While Regina will now have two nearly-exclusive urban ridings if the new plans are approved, inner-city North Central (which was controversially named “Canada’s Worst Neighbourhood” by Maclean’s in 2007) will still be part of a hybrid urban-rural riding which includes the heart of North Central and also rural towns like Elfros and Wolseley.

Having worked in North Central for over a year, and having visited Wolseley several times over the course of the same period, I can safely say that the two places share very little in common. While North Central is nowhere near as bad as people like to claim it is (despite having an HIV epidemic and a relatively high crime rate), it is undoubtedly a neighbourhood filled with very unique problems that need to be addressed, and lumping the concerns of these people in with the totally different concerns of a farmer near Dysart or a resident at the Wolseley care home is not only unfair to the people of North Central, it’s unfair to the rural voters as well.

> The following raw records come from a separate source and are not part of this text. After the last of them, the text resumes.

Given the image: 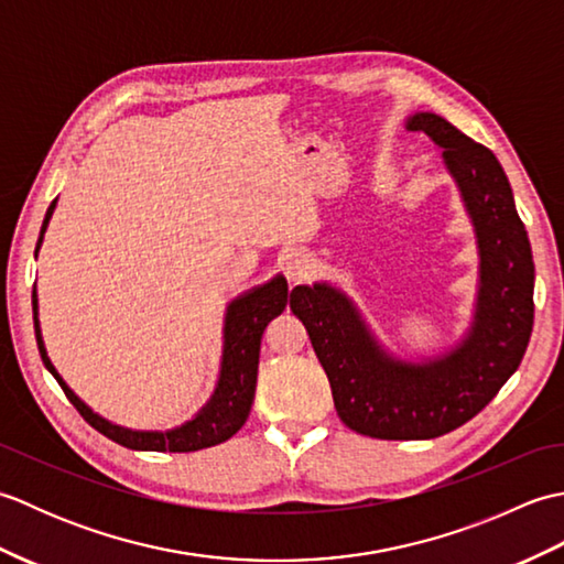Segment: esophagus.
<instances>
[{
    "label": "esophagus",
    "instance_id": "34e87169",
    "mask_svg": "<svg viewBox=\"0 0 564 564\" xmlns=\"http://www.w3.org/2000/svg\"><path fill=\"white\" fill-rule=\"evenodd\" d=\"M313 271H315V259L305 254V251H293V254H289V259H285V275H289V281L293 283L307 281L310 275H313Z\"/></svg>",
    "mask_w": 564,
    "mask_h": 564
}]
</instances>
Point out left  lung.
I'll return each instance as SVG.
<instances>
[{
	"label": "left lung",
	"mask_w": 564,
	"mask_h": 564,
	"mask_svg": "<svg viewBox=\"0 0 564 564\" xmlns=\"http://www.w3.org/2000/svg\"><path fill=\"white\" fill-rule=\"evenodd\" d=\"M406 128L443 148L475 225L482 283L470 337L429 364L394 361L344 293L327 283L291 293L339 419L356 434L382 441L436 438L470 422L519 368L533 332L531 242L495 152L436 113H416Z\"/></svg>",
	"instance_id": "8db88e82"
}]
</instances>
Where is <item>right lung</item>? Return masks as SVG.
Wrapping results in <instances>:
<instances>
[{"label":"right lung","instance_id":"obj_1","mask_svg":"<svg viewBox=\"0 0 564 564\" xmlns=\"http://www.w3.org/2000/svg\"><path fill=\"white\" fill-rule=\"evenodd\" d=\"M53 208H55V200L45 213L39 245L43 242V232L47 227V220H51ZM285 303H289V283H285L283 275H275L271 283L242 295L239 301H235L230 307H227L223 370H220V382L218 388H215L213 400L203 406L196 419H191V422H186L184 426H178L174 431H164V434H160V431H130V429L106 422V419H101L99 414H94L89 406L65 386V380L57 376L55 366L45 354L39 317H33V325H35V341H39V351L45 368L51 370L53 378L59 382V388H63L67 400L75 404V410L84 416V422L91 424L106 438L121 443L126 448L188 453V451L218 446V443L237 434V431L247 422L251 402H254V390H257L261 334L273 317H279L283 313ZM33 315H35V291H33Z\"/></svg>","mask_w":564,"mask_h":564}]
</instances>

Can you really claim that one MP will be able to take on the immense task of representing some of Canada’s most desperate citizens while simultaneously satisfying the wants of their rural constituents? So far, the hybrid ridings which tend to elect Conservative MPs would suggest the answer is a firm “no”. It was bad enough that we lumped South Regina in with the rural population of Palliser. It’s a whole different thing to do that to even more socio-economically diverse people.

The new ridings are a vast improvement over what we have now. But maybe not for the people that need it most.